President Obama’s Administration wanted to decriminalize marijuana nationwide, but according to a report from the Huffington Post, officials were so concerned that it would distract from efforts to attack and control the opioid epidemic that it never took the leap.

A former official with the Office of National Drug Control Policy (ONDCP) told the news source that, during President Obama’s first term, the agency seriously considered recommending a policy change that would have eliminated the criminal penalties associated with minor marijuana possession.
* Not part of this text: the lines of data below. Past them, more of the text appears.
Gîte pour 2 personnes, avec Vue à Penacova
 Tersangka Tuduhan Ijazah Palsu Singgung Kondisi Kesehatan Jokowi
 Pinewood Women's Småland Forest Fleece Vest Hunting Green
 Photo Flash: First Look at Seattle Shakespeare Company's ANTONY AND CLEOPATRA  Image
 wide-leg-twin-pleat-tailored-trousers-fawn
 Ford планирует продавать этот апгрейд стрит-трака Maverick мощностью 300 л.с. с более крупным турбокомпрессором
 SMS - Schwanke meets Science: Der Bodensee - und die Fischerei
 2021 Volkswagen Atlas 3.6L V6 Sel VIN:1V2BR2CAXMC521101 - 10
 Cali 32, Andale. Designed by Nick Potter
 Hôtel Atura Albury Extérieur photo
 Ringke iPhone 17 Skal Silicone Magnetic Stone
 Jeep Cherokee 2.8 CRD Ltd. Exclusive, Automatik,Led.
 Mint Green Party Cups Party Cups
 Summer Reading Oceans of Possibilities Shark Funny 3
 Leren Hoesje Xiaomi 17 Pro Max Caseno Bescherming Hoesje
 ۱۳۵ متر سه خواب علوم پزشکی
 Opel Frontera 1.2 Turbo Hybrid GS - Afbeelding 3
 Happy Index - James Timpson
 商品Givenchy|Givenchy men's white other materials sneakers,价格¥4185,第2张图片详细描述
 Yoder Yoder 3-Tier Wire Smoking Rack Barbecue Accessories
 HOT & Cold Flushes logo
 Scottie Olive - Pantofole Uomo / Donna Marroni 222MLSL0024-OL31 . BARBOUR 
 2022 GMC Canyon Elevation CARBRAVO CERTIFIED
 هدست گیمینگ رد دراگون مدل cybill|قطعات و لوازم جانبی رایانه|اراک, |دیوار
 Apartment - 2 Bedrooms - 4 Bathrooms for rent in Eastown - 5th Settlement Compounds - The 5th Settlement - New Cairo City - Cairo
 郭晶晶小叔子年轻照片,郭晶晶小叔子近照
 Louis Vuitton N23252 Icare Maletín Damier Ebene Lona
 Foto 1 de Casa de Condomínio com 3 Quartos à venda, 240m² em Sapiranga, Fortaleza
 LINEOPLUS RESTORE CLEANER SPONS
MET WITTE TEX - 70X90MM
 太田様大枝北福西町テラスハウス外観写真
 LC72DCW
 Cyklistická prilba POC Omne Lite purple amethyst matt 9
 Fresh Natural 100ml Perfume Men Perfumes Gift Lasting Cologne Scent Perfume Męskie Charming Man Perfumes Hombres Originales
However, the office felt the issue would take much time away from its focus on the opioids, so officials buried the idea.

There was also a bigger problem at the root of the ONDCP’s decision to back away from plans to support decriminalization, as there was concern that coming out publicly in support of this reform might conflict with the very law that allowed the office to exist in the fist place.

Until 1988, there was not such thing as the ONDCP. The office was eventually created in an effort to prevent the legalization of illicit substances, a position that was supposed to offer no “surrender in the war on drugs.” The ONDCP was eventually forced to uphold some additional promises, including never allowing federal tax dollars to be used for research projects associated with Schedule I drugs, and always maintaining an opposition to “any attempt to legalize” the cannabis plant.

In the end, it seems the rules of the game crippled the office from taking a more progressive stance.

“It forced the office to take a policy position that it may or may not agree to,” Michael Botticelli, the former director of the drug czar’s office, told HuffPost. It is for this reason that the ONDCP simply stuck to plans to address the country’s opioid problem.

Although the office wanted only to decriminalize marijuana at the federal level, and not legalize it in a manner that would allow for the existence of a national cannabis industry, the push could have been highly influential in getting additional states and local jurisdictions to follow suit – perhaps putting an end to arrests for small time pot offenders.

But because of the Obama Administration’s lack of action on the issue, more American citizens are now at risk of feeling the drop of the hammer at the hands of President Donald Trump.

Just last week, Trump’s leading law enforcer, U.S. Attorney General Jeff Sessions, revamped a previous Justice Department memo instructing federal prosecutors to go for the jugular when dealing with drug cases – including those pertaining to marijuana.

Some of the latest statistics from the American Civil Liberties Union (ACLU) show that of the 8.2 million arrests for marijuana-related crimes between 2001 and 2010, 88 percent of them were for simple marijuana possession. Had the Obama Administration made the decision to decriminalize this offense at the federal level, it is conceivable that millions of small time offenders could have been saved from the perilous grind of the criminal justice system.